Na questão do Acre, chama atenção a justificada importância dedicada ao exame da longa e perigosa pendência com o Peru, os riscos de conflito armado, o tratado de aproximação com o Equador. Mais que nas biografias anteriores, sobressaem o pioneirismo de Rio Branco na valorização da diplomacia pública e o uso que fazia da imprensa.

Dentre os pontos altos da obra merecem relevo as primorosas exposições das grandes questões de limite, o equilíbrio no estudo das difíceis relações com a Argentina e a análise minuciosa da corrida armamentista com nosso principal vizinho.

Nota-se como em todos esses relatos a mão segura do pesquisador treinado, do historiador de sólida formação acadêmica, se enriquece pela trajetória profissional do autor com experiência em postos desafiadores (no momento é nosso embaixador na Nicarágua).

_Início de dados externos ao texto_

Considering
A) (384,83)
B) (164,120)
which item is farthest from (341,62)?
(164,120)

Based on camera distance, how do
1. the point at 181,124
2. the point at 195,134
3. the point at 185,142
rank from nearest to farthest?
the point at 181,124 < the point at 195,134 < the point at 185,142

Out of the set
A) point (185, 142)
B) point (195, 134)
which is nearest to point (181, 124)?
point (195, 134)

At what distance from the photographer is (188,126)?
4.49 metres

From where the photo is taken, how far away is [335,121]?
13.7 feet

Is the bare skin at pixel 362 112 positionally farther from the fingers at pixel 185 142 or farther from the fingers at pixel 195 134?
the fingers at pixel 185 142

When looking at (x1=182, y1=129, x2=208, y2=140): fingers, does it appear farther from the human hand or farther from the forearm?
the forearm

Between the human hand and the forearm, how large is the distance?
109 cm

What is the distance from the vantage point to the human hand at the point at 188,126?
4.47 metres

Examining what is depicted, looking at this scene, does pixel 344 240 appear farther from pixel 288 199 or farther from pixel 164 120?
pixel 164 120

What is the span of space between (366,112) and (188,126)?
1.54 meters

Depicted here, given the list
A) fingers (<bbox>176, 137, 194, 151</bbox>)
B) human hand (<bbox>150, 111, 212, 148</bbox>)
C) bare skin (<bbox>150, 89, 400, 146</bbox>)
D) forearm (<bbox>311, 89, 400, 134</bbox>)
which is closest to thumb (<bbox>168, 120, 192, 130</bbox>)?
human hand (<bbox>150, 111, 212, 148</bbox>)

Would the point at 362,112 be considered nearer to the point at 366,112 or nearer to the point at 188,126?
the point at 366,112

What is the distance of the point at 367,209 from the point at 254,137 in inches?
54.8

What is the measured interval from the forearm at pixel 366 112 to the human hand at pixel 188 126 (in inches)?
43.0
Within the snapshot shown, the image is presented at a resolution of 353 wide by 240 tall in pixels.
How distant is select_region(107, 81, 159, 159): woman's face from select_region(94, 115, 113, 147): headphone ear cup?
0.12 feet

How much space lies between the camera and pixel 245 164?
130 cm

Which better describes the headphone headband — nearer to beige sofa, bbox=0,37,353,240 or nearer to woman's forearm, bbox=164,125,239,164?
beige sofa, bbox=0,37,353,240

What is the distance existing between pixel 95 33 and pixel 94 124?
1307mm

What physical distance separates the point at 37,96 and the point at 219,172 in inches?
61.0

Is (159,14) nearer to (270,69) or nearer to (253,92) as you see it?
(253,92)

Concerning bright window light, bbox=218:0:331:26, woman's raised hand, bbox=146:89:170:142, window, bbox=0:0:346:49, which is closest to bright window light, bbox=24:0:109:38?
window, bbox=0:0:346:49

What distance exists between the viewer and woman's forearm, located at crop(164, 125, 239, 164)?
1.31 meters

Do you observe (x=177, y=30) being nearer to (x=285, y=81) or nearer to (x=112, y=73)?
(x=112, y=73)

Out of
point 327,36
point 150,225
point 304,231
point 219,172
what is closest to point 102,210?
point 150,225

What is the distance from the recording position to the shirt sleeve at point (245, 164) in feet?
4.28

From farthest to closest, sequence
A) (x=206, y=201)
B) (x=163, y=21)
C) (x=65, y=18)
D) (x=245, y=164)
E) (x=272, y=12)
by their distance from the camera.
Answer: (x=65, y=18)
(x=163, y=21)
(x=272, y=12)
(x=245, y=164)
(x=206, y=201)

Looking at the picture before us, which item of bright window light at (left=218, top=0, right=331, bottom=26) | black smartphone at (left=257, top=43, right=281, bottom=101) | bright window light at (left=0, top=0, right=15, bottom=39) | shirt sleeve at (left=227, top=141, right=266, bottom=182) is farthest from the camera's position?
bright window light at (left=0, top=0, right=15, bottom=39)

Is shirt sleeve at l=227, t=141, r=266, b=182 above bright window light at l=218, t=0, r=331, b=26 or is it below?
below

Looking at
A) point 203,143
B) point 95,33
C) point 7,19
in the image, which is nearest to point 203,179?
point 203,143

Rio Branco já merecera duas biografias, a de 1945, centenário do seu nascimento, por Álvaro Lins, um dos maiores críticos literários da época; e a de 1959, de Luís Viana Filho, o principal biógrafo brasileiro de então. A primeira acentuava as realizações de Paranhos enquanto a segunda, como o nome indicava, dava ênfase à vida do barão do Rio Branco.

Em síntese à altura desses dois clássicos, Luís Cláudio harmoniza vida e obra, proporcionando-nos a primeira biografia do Barão com olhar contemporâneo e metodologia atualizada.

Permanecerá por muito tempo como a base a partir da qual se renovarão os estudos sobre a influência de uma herança diplomática que faz parte do patrimônio de valores do povo brasileiro.